The data below:
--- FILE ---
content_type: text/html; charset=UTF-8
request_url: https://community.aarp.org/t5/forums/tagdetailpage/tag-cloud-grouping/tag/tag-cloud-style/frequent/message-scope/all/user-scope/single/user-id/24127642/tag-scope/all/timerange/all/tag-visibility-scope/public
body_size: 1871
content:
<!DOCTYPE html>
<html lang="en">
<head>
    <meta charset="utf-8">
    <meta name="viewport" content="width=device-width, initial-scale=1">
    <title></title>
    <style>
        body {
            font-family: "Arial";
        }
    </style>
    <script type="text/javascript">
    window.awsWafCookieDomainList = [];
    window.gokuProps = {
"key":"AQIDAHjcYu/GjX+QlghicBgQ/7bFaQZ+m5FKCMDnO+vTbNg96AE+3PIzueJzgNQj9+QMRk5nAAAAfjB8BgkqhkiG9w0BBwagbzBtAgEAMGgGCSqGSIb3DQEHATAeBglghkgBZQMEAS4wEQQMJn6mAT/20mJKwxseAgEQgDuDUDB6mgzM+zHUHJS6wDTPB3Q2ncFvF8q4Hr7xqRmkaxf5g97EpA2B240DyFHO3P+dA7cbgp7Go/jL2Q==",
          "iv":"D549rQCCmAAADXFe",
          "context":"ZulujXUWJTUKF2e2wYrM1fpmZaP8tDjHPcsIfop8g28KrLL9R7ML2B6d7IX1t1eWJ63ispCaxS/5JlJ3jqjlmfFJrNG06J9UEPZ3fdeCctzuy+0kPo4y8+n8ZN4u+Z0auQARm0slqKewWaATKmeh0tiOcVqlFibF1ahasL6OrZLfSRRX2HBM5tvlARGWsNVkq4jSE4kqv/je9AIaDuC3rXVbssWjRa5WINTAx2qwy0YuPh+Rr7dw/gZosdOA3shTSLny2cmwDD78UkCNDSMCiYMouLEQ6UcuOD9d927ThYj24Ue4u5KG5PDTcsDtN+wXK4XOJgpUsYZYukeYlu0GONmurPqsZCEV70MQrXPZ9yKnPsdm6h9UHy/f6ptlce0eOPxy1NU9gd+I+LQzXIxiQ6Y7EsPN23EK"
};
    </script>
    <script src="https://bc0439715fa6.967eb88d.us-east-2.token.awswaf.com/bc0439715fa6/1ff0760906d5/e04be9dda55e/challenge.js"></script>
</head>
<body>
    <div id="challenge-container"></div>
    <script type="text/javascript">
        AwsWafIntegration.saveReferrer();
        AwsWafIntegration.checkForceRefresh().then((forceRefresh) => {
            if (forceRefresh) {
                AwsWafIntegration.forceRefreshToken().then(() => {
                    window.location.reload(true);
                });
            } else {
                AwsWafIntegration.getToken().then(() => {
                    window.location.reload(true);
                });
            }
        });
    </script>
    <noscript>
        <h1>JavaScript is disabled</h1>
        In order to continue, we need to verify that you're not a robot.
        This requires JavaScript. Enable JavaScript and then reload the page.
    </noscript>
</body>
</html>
End of The data.
What needs to be done
Copy each of the records above so that nothing differs from the original.

Solution
--- FILE ---
content_type: text/html; charset=UTF-8
request_url: https://community.aarp.org/t5/forums/tagdetailpage/tag-cloud-grouping/tag/tag-cloud-style/frequent/message-scope/all/user-scope/single/user-id/24127642/tag-scope/all/timerange/all/tag-visibility-scope/public
body_size: 1871
content:
<!DOCTYPE html>
<html lang="en">
<head>
    <meta charset="utf-8">
    <meta name="viewport" content="width=device-width, initial-scale=1">
    <title></title>
    <style>
        body {
            font-family: "Arial";
        }
    </style>
    <script type="text/javascript">
    window.awsWafCookieDomainList = [];
    window.gokuProps = {
"key":"AQIDAHjcYu/GjX+QlghicBgQ/7bFaQZ+m5FKCMDnO+vTbNg96AE+3PIzueJzgNQj9+QMRk5nAAAAfjB8BgkqhkiG9w0BBwagbzBtAgEAMGgGCSqGSIb3DQEHATAeBglghkgBZQMEAS4wEQQMJn6mAT/20mJKwxseAgEQgDuDUDB6mgzM+zHUHJS6wDTPB3Q2ncFvF8q4Hr7xqRmkaxf5g97EpA2B240DyFHO3P+dA7cbgp7Go/jL2Q==",
          "iv":"D549rQCCmAAADXFe",
          "context":"ZulujXUWJTUKF2e2wYrM1fpmZaP8tDjHPcsIfop8g28KrLL9R7ML2B6d7IX1t1eWJ63ispCaxS/5JlJ3jqjlmfFJrNG06J9UEPZ3fdeCctzuy+0kPo4y8+n8ZN4u+Z0auQARm0slqKewWaATKmeh0tiOcVqlFibF1ahasL6OrZLfSRRX2HBM5tvlARGWsNVkq4jSE4kqv/je9AIaDuC3rXVbssWjRa5WINTAx2qwy0YuPh+Rr7dw/gZosdOA3shTSLny2cmwDD78UkCNDSMCiYMouLEQ6UcuOD9d927ThYj24Ue4u5KG5PDTcsDtN+wXK4XOJgpUsYZYukeYlu0GONmurPqsZCEV70MQrXPZ9yKnPsdm6h9UHy/f6ptlce0eOPxy1NU9gd+I+LQzXIxiQ6Y7EsPN23EK"
};
    </script>
    <script src="https://bc0439715fa6.967eb88d.us-east-2.token.awswaf.com/bc0439715fa6/1ff0760906d5/e04be9dda55e/challenge.js"></script>
</head>
<body>
    <div id="challenge-container"></div>
    <script type="text/javascript">
        AwsWafIntegration.saveReferrer();
        AwsWafIntegration.checkForceRefresh().then((forceRefresh) => {
            if (forceRefresh) {
                AwsWafIntegration.forceRefreshToken().then(() => {
                    window.location.reload(true);
                });
            } else {
                AwsWafIntegration.getToken().then(() => {
                    window.location.reload(true);
                });
            }
        });
    </script>
    <noscript>
        <h1>JavaScript is disabled</h1>
        In order to continue, we need to verify that you're not a robot.
        This requires JavaScript. Enable JavaScript and then reload the page.
    </noscript>
</body>
</html>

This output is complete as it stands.